[Spatial relationship entries]
□ □ □ □ □ □ □

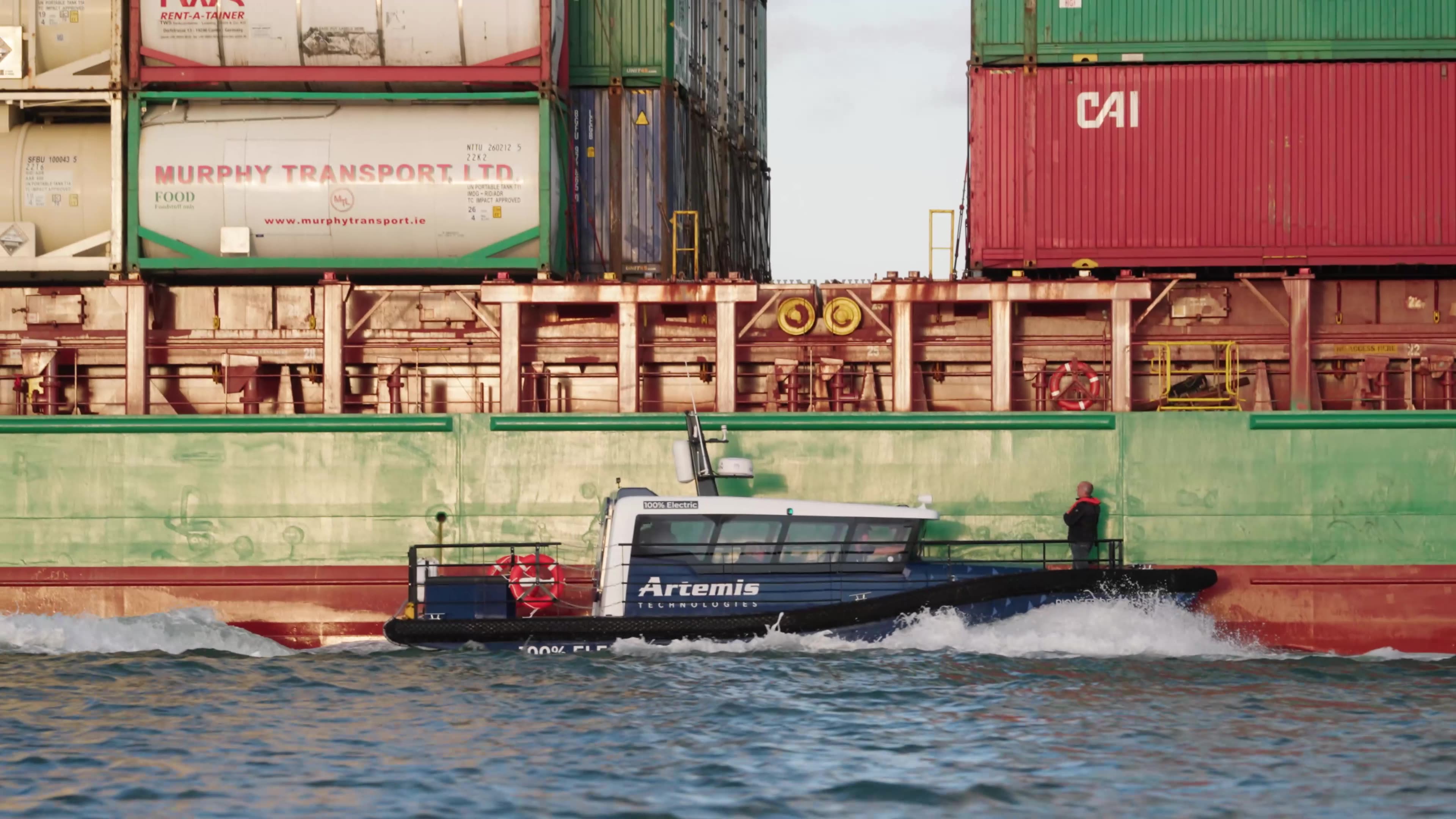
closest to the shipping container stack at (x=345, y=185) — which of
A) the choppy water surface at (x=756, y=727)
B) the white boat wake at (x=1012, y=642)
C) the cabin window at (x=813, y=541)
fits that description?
the white boat wake at (x=1012, y=642)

□ □ □ □ □ □ □

Put every line of the entries above into a Markdown table with the columns Row and Line, numbering the rows and skipping blank lines. Leave the pictures out of the table.

Exercise result
| Row | Line |
|---|---|
| 1 | closest to the shipping container stack at (x=345, y=185) — which of |
| 2 | A) the choppy water surface at (x=756, y=727) |
| 3 | B) the white boat wake at (x=1012, y=642) |
| 4 | C) the cabin window at (x=813, y=541) |
| 5 | fits that description? |
| 6 | the white boat wake at (x=1012, y=642) |